Baglama, J. & Reichel, L., Augmented Implicitly Restarted Lanczos Bidiagonalization Methods. SIAM Journal on Scientific Computing 27, 19–42 (2005).

Blondel, V. D., Guillaume, J.-L., Lambiotte, R. & Lefebvre, E. Fast unfolding of communities in large networks. Journal of Statistical Mechanics: Theory and Experiment 2008, (2008).

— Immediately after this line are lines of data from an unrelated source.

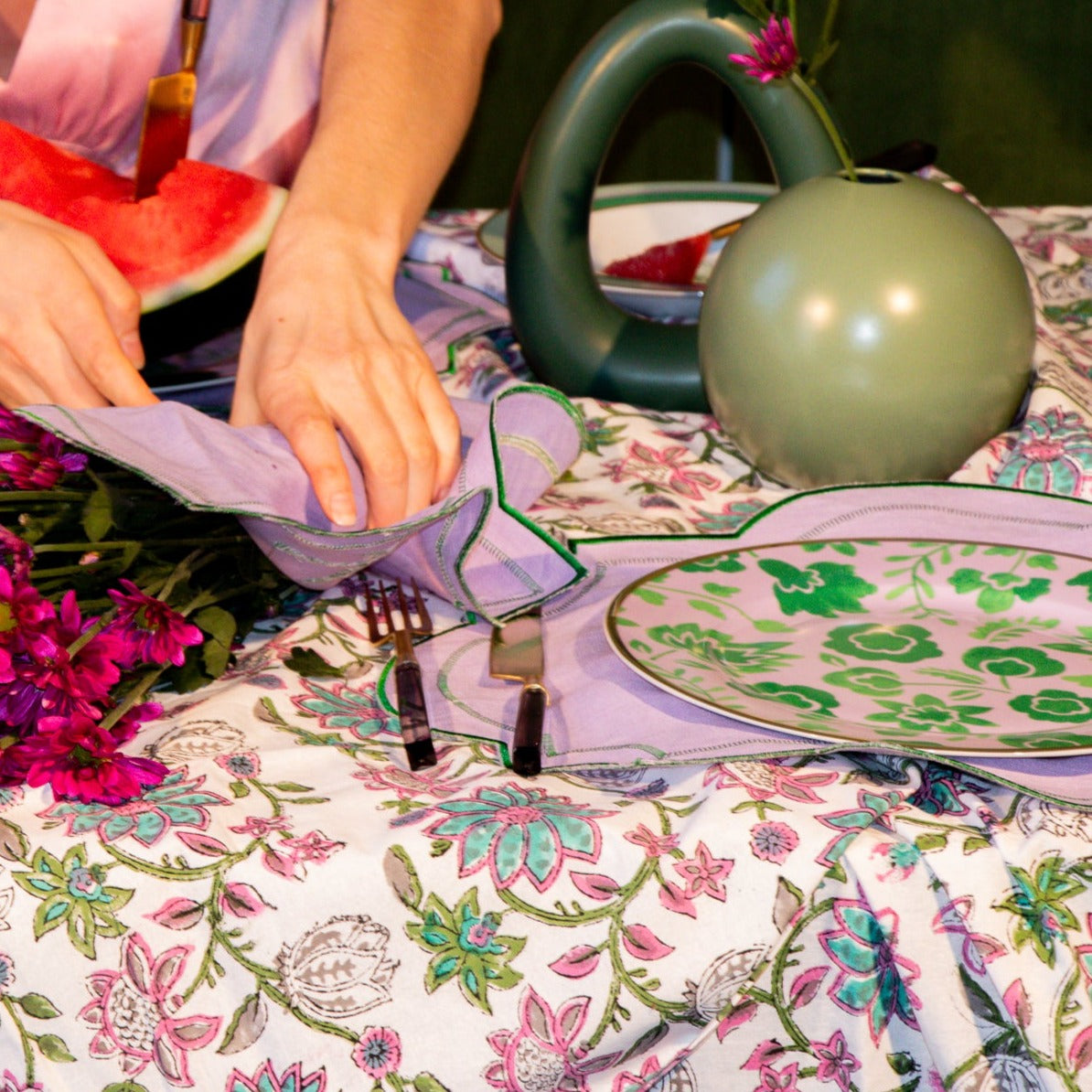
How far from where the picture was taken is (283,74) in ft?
3.55

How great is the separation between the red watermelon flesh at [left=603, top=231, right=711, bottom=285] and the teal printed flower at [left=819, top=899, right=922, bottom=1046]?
2.24ft

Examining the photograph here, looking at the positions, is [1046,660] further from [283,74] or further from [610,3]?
[610,3]

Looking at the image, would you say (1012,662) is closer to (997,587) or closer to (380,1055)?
(997,587)

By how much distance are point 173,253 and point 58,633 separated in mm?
514

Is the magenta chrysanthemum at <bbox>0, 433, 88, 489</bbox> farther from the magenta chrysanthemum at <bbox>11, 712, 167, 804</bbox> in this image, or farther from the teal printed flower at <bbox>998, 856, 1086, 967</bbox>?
the teal printed flower at <bbox>998, 856, 1086, 967</bbox>

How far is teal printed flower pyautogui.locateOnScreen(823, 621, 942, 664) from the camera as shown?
0.63 meters

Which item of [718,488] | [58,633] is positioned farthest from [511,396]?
[58,633]

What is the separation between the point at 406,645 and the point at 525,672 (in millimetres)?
61

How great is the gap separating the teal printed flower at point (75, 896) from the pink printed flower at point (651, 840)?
→ 0.19 m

Love, M. L., Huber, W. & Anders, S., Moderated estimation of fold change and dispersion for RNA-seq data with DESeq2. Genome Biology 15, number 550 (2014).

McInnes, L, Healy, J, UMAP: Uniform Manifold Approximation and Projection for Dimension Reduction. arXiv (2018).

Robinson, M. D. & Smyth, G. K. Small-sample estimation of negative binomial dispersion, with applications to SAGE data. Biostatistics 9, 321–332 (2007).

Van der Maaten, L., Accelerating t-SNE using Tree-Based Algorithms. Journal of Machine Learning Research 15, 3221-3245 (2014).

Yu, D., Huber, W. & Vitek, O., Shrinkage estimation of dispersion in Negative Binomial models for RNA-seq experiments with small sample size. Bioinformatics 29, 1275–1282 (2013).